### Source
____________

June 2017 - Americanah, by Chimamanda Ngozi Adichie


(Jennifer D.) #41

these are such thoughtful and interesting response, @Jane_Dixon!! thank you so much for taking the time to share your thoughts. i am away from my home office just now, but will reply more later this evening.

i am so glad we are reading this book tougher just now -- the issues adichie wrote about are so important, relevant and timely today, and it's great to be able to consider and talk through the ideas and challenges she is presenting in her book.

(Jennifer D.) #42

Hi, all!!

Please feel free to chat openly about the novel up to the end of chapter 28.

I will be taking tomorrow (June 18th) off, and will be offline. I will have the summary and discussion questions posted for you on Monday.

I'm really curious about how the read is going for you all!

Are you keeping along alright with the schedule? A little behind? Ahead?

I hope you all have a great Sunday!


(Penny / Literary Hoarders ) #43

I'm going to be behind a few days now...I have to get The Practice House read in under 2 days now! :slight_smile: Loan from the library is due. I already had to let another one go back unread because I turned my attention more to The Practice House. So once I send that one back (it's really good! I really like it) I'll get back to reading this next section for Americanah.

Have a great day off @Jennifer_D!

(Kim@Time2Read) #44

I had to drop out this month and I'm so disappointed. Things just got really busy here suddenly and I've had little time to read. I still hope to finish this book. I just don't know when.
I want to know what happens! Now I have to decide if I want to wait until I have time to read the book, or if I'm going to read your summaries and spoil it for me!

(Jennifer D.) #45

@Kim -- sorry to hear this, but no worries at all beyond your dilemma about the summaries! :blush: the thread will remain open, so whenever you get a chance to restart the read, we would love to hear your thoughts on the story!! i hope there is some calm not too far ahead for you!!

(Jennifer D.) #46

good luck with the library juggling, @Penny_Kollar!! :blush:

(Jennifer D.) #47

Here are the summary and discussion questions for the reading which finished up yesterday!

Week 3:

June 11th - 17th: Chapter 16 through end of 28 (pgs. 196 - 324)


Chapter 16

  • Ifemelu begins to work for Kimberley and Don - kids, Morgan and Taylor
  • Ifemelu puts off contacting Obinze; sets aside letter from him, unread
  • Kimberley’s sister, Laura, continues to be insensitive; Kimberley apologizes for Laura
  • Kimberley offers Ifemelu chance to live-in with them. Ifemelu declines, so Kimberley then gives Ifemelu use of their car. Ifemelu relates experience of her driving instructor correcting students’ answers on their tests, so all pass. Ifemelu hadn’t thought Americans cheated
  • Laura calls Ifemelu a “privileged Nigerian”

____________

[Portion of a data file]
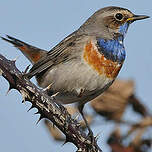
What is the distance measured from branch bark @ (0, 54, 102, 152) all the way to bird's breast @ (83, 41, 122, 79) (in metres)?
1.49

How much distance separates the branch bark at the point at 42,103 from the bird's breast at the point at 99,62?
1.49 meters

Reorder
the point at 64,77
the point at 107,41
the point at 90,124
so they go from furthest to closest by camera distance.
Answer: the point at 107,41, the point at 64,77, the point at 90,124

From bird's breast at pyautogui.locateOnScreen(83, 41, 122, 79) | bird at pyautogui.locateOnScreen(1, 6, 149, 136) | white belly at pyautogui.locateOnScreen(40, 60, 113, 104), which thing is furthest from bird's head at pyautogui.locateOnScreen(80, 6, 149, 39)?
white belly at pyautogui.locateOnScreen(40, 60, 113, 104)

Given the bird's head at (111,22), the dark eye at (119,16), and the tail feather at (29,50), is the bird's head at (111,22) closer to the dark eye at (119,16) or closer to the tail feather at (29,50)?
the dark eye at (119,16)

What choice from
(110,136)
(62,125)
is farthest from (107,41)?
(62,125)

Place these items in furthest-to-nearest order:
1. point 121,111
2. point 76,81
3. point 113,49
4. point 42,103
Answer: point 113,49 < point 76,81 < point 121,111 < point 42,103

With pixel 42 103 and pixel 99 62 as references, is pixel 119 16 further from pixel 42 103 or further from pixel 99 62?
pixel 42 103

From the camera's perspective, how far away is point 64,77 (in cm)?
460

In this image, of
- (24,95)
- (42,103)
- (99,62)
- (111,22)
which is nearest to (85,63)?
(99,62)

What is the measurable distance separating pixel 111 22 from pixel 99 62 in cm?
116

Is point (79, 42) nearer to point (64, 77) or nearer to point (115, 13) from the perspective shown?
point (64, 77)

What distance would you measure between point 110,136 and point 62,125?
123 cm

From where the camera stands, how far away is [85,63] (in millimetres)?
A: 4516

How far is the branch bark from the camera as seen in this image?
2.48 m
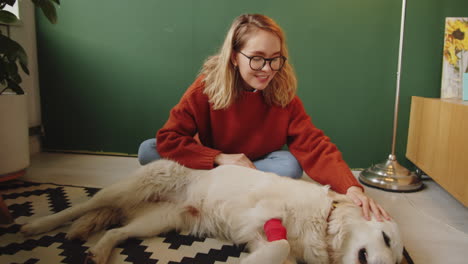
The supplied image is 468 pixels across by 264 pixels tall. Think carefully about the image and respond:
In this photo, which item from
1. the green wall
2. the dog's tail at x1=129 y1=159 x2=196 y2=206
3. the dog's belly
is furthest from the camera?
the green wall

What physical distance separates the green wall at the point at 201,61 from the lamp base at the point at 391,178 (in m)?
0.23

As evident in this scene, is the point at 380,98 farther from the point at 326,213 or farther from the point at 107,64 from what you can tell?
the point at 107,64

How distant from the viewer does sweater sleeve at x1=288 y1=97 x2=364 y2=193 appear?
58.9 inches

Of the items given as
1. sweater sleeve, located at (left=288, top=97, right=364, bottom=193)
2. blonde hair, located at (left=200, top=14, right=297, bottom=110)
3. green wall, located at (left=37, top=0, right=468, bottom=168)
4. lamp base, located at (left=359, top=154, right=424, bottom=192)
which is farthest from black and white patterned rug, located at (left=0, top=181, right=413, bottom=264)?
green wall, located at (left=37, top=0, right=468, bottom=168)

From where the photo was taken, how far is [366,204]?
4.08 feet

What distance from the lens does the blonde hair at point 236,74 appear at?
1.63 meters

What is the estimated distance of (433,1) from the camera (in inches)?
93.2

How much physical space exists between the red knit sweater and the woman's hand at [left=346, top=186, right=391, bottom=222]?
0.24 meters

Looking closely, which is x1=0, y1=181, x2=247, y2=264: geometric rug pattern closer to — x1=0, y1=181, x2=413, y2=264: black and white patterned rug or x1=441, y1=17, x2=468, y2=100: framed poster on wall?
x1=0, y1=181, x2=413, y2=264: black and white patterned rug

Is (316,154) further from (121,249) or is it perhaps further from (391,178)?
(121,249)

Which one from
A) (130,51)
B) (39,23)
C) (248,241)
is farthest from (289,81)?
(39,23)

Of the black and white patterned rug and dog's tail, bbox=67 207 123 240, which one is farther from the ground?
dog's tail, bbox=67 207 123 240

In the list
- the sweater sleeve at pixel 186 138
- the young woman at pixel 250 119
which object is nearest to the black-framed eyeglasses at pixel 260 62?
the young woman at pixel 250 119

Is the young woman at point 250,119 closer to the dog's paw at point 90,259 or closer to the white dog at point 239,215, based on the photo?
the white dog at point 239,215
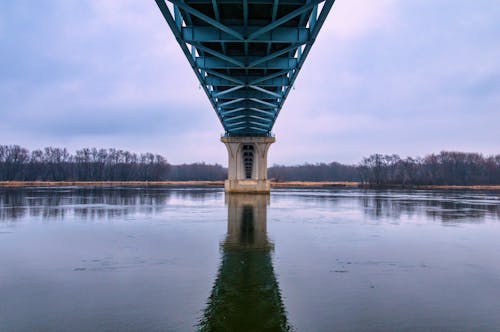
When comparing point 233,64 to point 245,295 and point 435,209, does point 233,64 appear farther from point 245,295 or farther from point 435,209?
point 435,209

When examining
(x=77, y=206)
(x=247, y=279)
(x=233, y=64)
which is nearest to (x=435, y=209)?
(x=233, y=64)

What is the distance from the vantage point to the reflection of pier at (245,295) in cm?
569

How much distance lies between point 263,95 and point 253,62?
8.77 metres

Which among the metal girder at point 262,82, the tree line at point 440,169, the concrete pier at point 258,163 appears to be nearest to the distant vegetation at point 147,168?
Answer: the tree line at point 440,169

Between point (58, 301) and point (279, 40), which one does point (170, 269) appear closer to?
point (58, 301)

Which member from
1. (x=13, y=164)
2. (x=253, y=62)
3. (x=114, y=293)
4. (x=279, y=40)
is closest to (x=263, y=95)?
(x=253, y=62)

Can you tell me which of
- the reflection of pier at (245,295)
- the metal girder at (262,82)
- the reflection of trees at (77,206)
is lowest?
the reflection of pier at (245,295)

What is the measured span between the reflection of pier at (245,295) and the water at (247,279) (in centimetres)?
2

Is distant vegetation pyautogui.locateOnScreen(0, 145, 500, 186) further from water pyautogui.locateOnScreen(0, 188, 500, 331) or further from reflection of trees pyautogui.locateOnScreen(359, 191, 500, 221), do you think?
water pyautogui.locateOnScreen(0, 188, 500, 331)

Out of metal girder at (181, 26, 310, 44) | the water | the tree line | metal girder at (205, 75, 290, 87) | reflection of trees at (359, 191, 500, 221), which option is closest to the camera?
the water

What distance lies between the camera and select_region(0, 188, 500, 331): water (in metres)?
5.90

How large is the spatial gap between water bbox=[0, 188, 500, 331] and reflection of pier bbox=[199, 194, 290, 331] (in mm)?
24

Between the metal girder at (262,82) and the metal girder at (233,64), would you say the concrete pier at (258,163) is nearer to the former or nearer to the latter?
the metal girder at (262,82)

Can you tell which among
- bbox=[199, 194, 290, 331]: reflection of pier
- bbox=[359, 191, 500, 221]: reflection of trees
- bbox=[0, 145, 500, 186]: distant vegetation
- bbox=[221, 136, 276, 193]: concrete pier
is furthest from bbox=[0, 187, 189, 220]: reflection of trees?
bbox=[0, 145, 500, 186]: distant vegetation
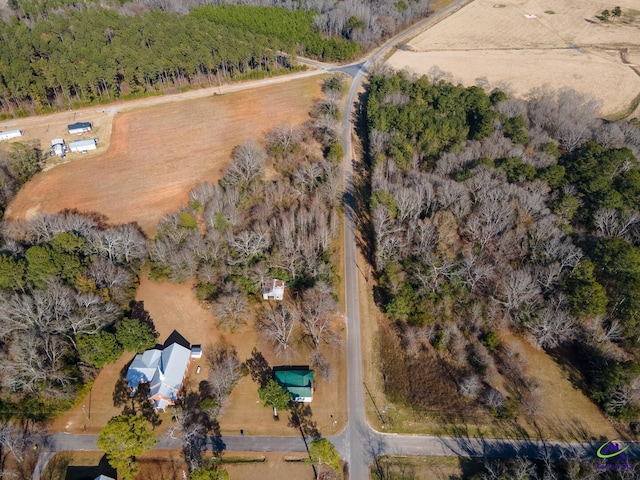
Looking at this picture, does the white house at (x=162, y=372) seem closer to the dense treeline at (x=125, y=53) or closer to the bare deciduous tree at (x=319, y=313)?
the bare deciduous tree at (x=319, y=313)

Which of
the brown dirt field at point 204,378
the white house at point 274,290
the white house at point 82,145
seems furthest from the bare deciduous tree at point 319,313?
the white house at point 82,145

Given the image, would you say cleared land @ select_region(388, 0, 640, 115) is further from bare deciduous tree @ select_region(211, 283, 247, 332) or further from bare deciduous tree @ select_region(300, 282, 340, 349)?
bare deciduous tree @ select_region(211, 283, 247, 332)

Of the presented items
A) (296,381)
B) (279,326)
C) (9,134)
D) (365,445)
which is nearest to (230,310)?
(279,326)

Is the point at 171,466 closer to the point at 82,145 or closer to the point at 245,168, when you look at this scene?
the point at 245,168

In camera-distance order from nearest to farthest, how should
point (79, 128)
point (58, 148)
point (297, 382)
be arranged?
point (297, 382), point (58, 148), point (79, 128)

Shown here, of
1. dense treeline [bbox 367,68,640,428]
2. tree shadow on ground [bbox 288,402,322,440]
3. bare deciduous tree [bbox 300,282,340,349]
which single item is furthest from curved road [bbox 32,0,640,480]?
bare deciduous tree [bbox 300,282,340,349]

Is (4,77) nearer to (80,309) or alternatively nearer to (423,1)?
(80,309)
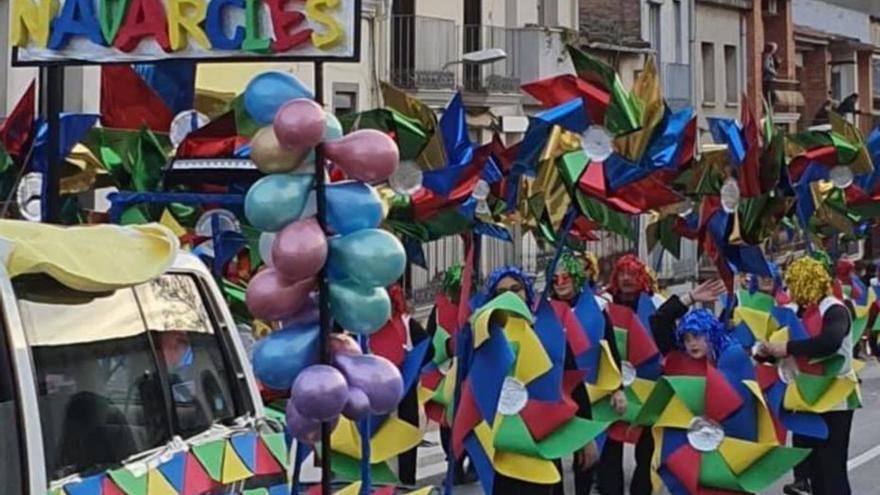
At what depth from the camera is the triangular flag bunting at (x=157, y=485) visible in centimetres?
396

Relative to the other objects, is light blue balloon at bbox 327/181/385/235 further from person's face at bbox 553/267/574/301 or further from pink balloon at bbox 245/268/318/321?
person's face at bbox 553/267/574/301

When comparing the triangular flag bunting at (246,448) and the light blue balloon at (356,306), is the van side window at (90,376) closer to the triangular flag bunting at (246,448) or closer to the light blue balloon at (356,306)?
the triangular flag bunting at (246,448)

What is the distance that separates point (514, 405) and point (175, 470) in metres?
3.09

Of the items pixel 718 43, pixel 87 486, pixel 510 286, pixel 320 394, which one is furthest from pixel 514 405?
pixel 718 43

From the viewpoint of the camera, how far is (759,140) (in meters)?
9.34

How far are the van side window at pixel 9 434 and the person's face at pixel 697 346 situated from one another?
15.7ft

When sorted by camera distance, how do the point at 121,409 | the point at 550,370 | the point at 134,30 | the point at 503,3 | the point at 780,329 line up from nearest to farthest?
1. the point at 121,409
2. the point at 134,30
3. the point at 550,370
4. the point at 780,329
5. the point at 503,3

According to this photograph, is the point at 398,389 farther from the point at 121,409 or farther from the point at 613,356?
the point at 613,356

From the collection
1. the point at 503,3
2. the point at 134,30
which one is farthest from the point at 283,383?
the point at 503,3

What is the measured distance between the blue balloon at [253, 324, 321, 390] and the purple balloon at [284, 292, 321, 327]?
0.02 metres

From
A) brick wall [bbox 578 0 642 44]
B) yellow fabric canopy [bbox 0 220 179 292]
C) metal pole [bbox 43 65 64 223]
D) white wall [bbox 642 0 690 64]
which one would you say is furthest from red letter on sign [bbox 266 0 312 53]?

____________

In the book club thread above, which pages does the Week 3 reading cover?

Pages 196 to 324.